Sądowa przepychanka trwała przez wiele lat ale Naczelny Sąd Administracyjny wydał w końcu wyrok. Mo-Bruk musi zamknąć wałbrzyskie składowisko i zapłacić około 25 milionów kary. Plus odsetki.
Zacznę od zdjęcia. Oby „zobrazować” problem jakim jest Mo-Bruk, poprosiłem pana Roberta Nowaka o zgodę na opublikowanie jednego ze zdjęć, które wykonał. Zgodę otrzymałem.
Pan Robert Nowak mieszka bowiem w takim miejscu, z którego dobrze Mo-Bruk widać. Od wielu lat fotografuje więc to co się tam dzieje i wypowiadał się publicznie na ten temat. Wśród jego zdjęć są oczywiście takie, które pokazują spektakularne pożary.

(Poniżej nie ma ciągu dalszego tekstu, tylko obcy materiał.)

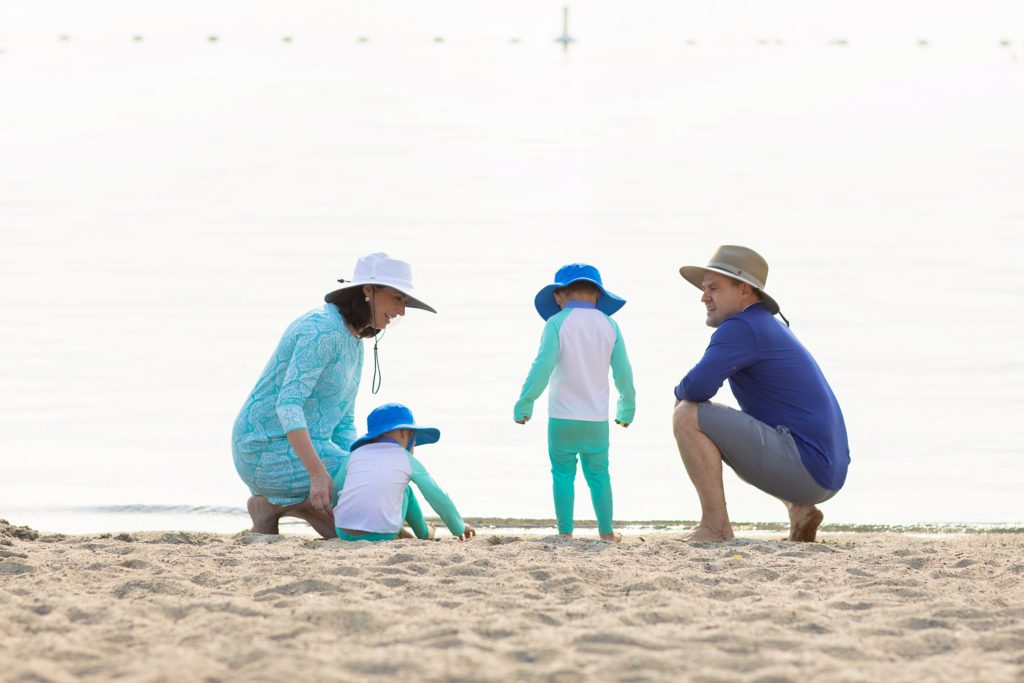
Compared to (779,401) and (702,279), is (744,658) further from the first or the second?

Wybrałem jednak zdjęcie które, w kontekście do otoczenie, dobrze pokazuje wielkość tego składowiska. Jest to istotne gdyż wielu ludzi nie zdaje sobie sprawy z wielkości problemu.

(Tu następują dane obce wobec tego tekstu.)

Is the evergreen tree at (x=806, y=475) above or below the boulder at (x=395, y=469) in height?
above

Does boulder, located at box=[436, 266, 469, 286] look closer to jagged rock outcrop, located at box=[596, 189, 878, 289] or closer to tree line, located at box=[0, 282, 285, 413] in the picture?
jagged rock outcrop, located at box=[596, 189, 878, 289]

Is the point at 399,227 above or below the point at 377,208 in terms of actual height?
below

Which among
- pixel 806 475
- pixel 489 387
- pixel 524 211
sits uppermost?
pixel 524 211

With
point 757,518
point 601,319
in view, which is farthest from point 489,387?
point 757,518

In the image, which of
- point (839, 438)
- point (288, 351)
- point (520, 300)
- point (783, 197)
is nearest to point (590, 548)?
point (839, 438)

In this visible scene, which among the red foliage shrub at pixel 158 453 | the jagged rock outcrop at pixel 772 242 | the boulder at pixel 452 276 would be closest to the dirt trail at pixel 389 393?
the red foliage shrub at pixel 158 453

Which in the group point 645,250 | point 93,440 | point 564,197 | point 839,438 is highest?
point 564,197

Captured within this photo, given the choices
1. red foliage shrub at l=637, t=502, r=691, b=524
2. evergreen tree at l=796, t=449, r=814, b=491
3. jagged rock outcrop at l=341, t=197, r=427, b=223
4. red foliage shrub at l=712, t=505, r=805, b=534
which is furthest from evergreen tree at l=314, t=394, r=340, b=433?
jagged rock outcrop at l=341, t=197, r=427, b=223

Wyrok NSA pomija sprawę rekultywacji. Mo-Bruk twierdzi, że teren ten został już rekultywowany. Oznacza to chyba, że czeka nas jeszcze wieloletni proces którego celem powinno być zmuszenie Mo-Bruku do pokrycia kosztów prawdziwej rekultywacji. To co widać na tym zdjęciu wskazuje bowiem, że koszt będzie większy niż zasądzona przez NSA kara. Wiemy przecież, że składowisko to powstało w miejscu w którym istniały zbiorniki osadowe. Najpierw wybrano z nich muł węglowy. Następnie przywożono tam tworzywa sztuczne, azbest i trudne do identyfikacji odpady przemysłowe. Pożary przerabiały to na popiół, ale jak wiadomo nic w przyrodzie nie ginie, tylko zmienia lokalizację, czyli dymy pożarów roznosił to po Wałbrzychu i okolicy. Bez ryzyka popełnienia błędu, można jednak napisać, że są tam ciągle tysiące ton ciężkiej chemii. Takiej przed którą niech nas ręka boska broni.

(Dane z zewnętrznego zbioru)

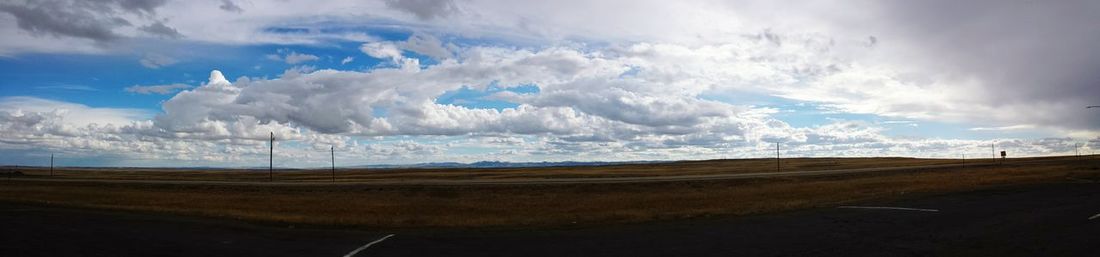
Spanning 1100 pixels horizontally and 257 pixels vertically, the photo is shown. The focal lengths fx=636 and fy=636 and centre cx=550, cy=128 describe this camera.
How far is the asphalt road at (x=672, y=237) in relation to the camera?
46.8 feet

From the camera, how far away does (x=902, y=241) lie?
15.0m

Wracając do zasądzonej przez NSA kary. Mo-Bruk zapłaci ją pewnie stosunkowo szybko. W stosunku do zysków, jakie osiąga ta firma, jest to tylko małe piwo. Nie oznacza to, że pieniądze wpłyną bezpośrednio na konto wałbrzyskiego UM. Zostaną one przelane na specjalny fundusz, którym dysponuje Urząd Marszałkowski Województwa Dolnośląskiego. W licznych już na ten temat publikacjach, widać pośrednio, ale wyraźnie, narastające zdenerwowanie pana prezydenta Romana Szełemeja. Do tej pory miał dobrze. Mógł mówić, że czeka na prawomocny wyrok. Ten okres jest już za nami i wypada aby pan prezydent Szełemej opublikował w tej sprawie jednoznaczne oświadczenie. Takie, w którym poinformuje Wałbrzyszan co będzie w tej sprawie robił. Zakładam, że Urząd Marszałkowski w całości przeznaczy te pieniądze na usuwanie skutków działalności Mo-Bruku. Jest to chyba jednak poryw naiwności. Bardziej prawdopodobne jest to, że Urząd Marszałkowski będzie chciał przeznaczyć część tych pieniędzy na inne cele. Wiemy przecież, że pozycja pana prezydenta Szełemeja w Platformie Obywatelskiej jest teraz bardzo słaba i obawiając się następnej prestiżowej porażki może on grzecznie zaakceptować niekorzystną dla Wałbrzycha decyzję. Nie możemy mu na to pozwolić. Nie możemy przecież pozwolić na to, aby Wałbrzych stał się onkologiczną stolicą Dolnego Śląska. Pożary się już skończyły ale od wielu lat każdy deszcz wypłukuje następną dawkę rakotwórczej chemii do wód gruntowych. Działkowicze oraz ich rodziny i znajomi jedzą to więc w owocach i warzywach. Czy ma to trwać przez następne długie lata? O ile na to pozwolimy to jedyne co można powiedzie jest słowo: Smacznego!